Variance is also known as the second moment of a random variable. Generally speaking, a moment of a random variable is defined as:
$E[(X-E[X])^k]$
where $k$ is a positive integer. The first moment is the expectation itself. The second moment is the variance. The third moment is called the skewness of a random variable. It is a measure of the asymmetry of the distribution of a random variable. The fourth moment is called the kurtosis of a random variable. It is a measure of the heaviness of the tails of the distribution of a random variable.
When we have a joint distribution of two random variables $X$ and $Y$, we may be interested in their influence on each other's spread. We can quantify this influence by the covariance of $X$ and $Y$ which is defined as:
$Cov[X,Y] := E[(X-E[X])(Y-E[Y])] = E[XY] - E[X]E[Y]$.
Note that we recover the variance of $X$ when $Y=X$:
Continuous random variables¶
Now consider the case where $\Lambda = \mathbb{R}$. In this case, we have a continuous random variable with the induced probability measure:
$P_X(A) = P(\{\omega \in \Omega: X(\omega) \in A\})$
where $A \subset \mathbb{R}$. This probability measure has the pre-image of $A$ under $X$ on its argument, i.e. $P_X(A) = P(X^{-1}(A))$.
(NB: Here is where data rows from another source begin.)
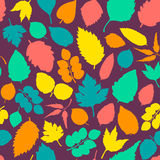 Pattern with leaves. Stock Image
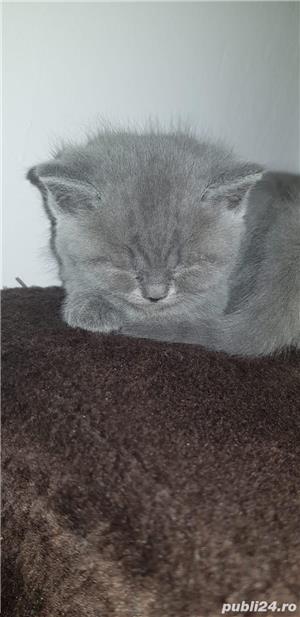 British Shorthair blue 10 saptamani - imagine 2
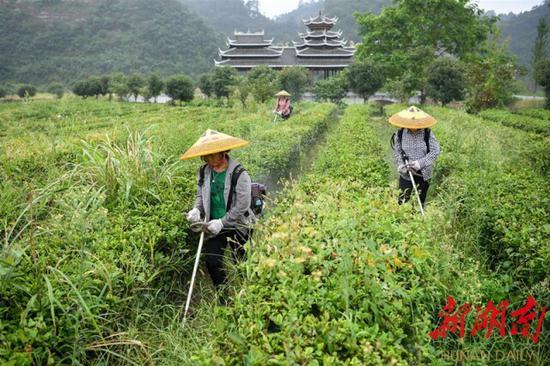 (8月11日,沅陵县官庄镇界亭驿村,村民在茶园里除草。)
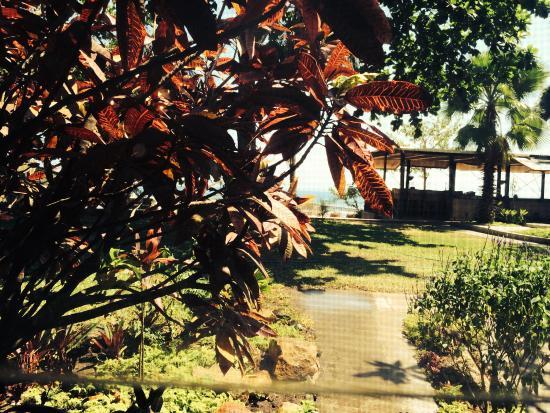Norman Carr Cottage : Lake Malawi beach view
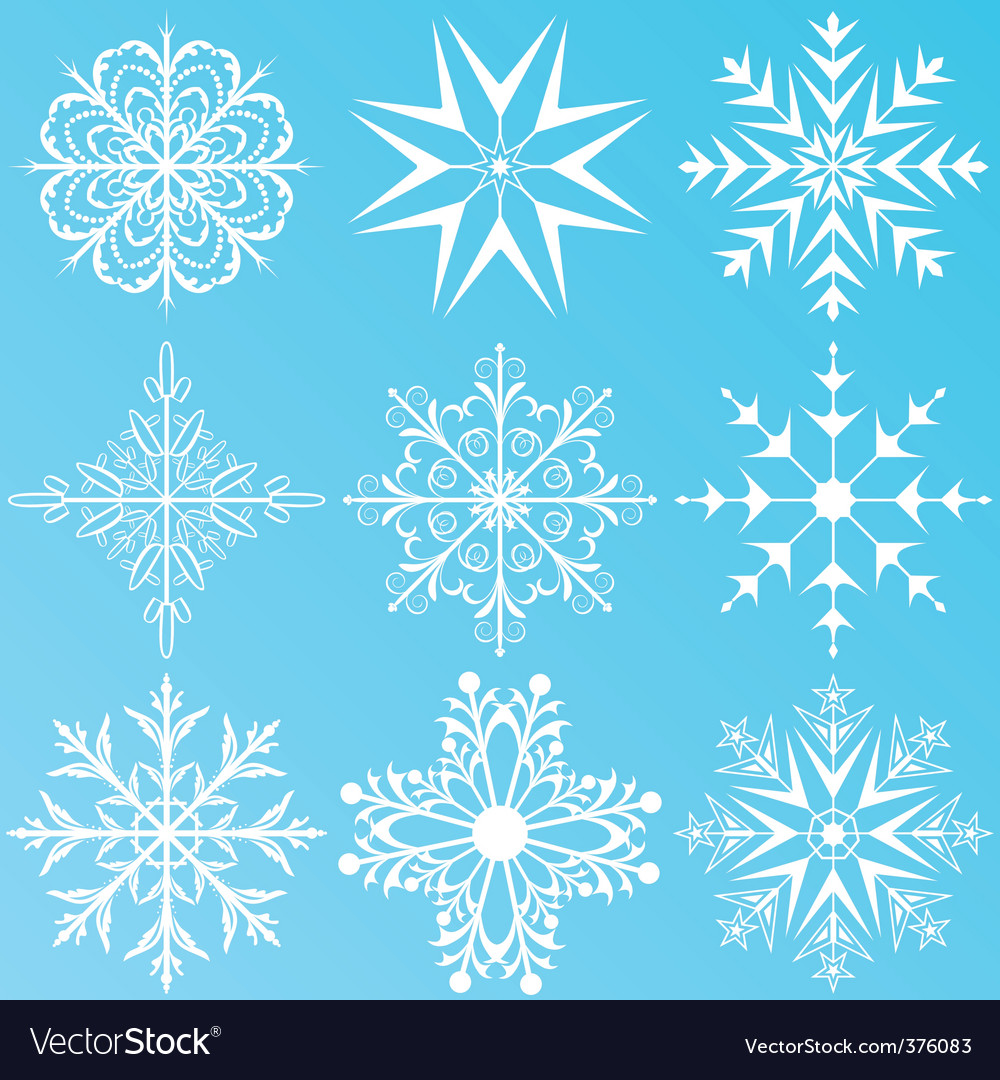 Set variation snowflakes isolated vector | Price: 1 Credit (USD $1)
A commonplace situation is $X: \mathbb{R} \rightarrow \mathbb{R}$ where events are intervals $(a,b)$ on the range of $X$. In this case, we can define a probability measure on $\mathbb{R}$ as follows:
$P_X(a < x < b) := P(\{\omega \in \Omega: X(\omega) \in (a,b)\})$
where $a,b \in \mathbb{R}$ and $a < b$. The $\sigma$-algebra of $\mathbb{R}$ by the intervals of the form $(a,b)$ is called the Borel $\sigma$-algebra. A counterintuitive fact about the Borel $\sigma$-algebra is that it is not possible to assign a probability to every subset of $\mathbb{R}$. Hence, $\sigma(\mathbb{R}) \neq 2^{\mathbb{R}}$ and $\sigma(\mathbb{R}) \subsetneq 2^{\mathbb{R}}$, meaning that there are events that we cannot assign a probability to. This is a consequence of the fact that we need the property that the union of countably many disjoint events is also an event and we cannot guarantee this for all subsets of $\mathbb{R}$.
We may wonder the probability of a random variable to be smaller than a certain value. This is called the cumulative distribution function of $X$ and is defined as:
$F_X(x) := P(X \leq x)$ for all $x \in \mathbb{R}$.
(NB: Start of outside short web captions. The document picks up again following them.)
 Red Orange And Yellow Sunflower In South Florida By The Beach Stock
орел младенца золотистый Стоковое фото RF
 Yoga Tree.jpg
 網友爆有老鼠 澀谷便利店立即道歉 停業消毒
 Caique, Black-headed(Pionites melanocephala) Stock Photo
Notably, $F_X(x)$ is a non-decreasing function. The probability of an event can be described in terms of the cumulative distribution function as follows:
$P(a < X < b) = P(X \leq b) - P(X \leq a) = F_X(b) - F_X(a)$.
In many applications, we are interested in interpreting the behavior of a continuous distribution by investigating the probability mass it assigns to each elementary event on the sample space. The function that gives this information is called the probability density function of $X$ and is defined as the derivative of $F_X(x)$ with respect to $x$:
$f_X(x) := \frac{d}{dx} F_X(x)$ for all $x \in \mathbb{R}$.
Then, from the fundamental theorem of calculus, we have:
$F_X(a) = \int_{-\infty}^a f_X(x) dx$.
Hence an event can be described in terms of the probability density function as follows:
$P(a < X < b) = F_X(b) - F_X(a) = \int_{-\infty}^b f_X(x) dx - \int_{-\infty}^a f_X(x) dx = \int_{a}^b f_X(x) dx$.
The definition the probability density function makes full intuitive sense. The probability mass of an elementary event needs stem from an infinitesimal change in the accumulated probability mass. The probability density function of a continuous random variable is non-negative and integrates to 1:
$\int_{-\infty}^{\infty} f_X(x) dx = 1$.
However, keep in mind that the probability density function can take values greater than 1, since its argument is not a probability but a probability density. The total densities of a set of elementary events make up a probability. Consider that
$P_X(X=x) = P_X(x < X < x) = \int_{x}^{x} f_X(u) du = 0$.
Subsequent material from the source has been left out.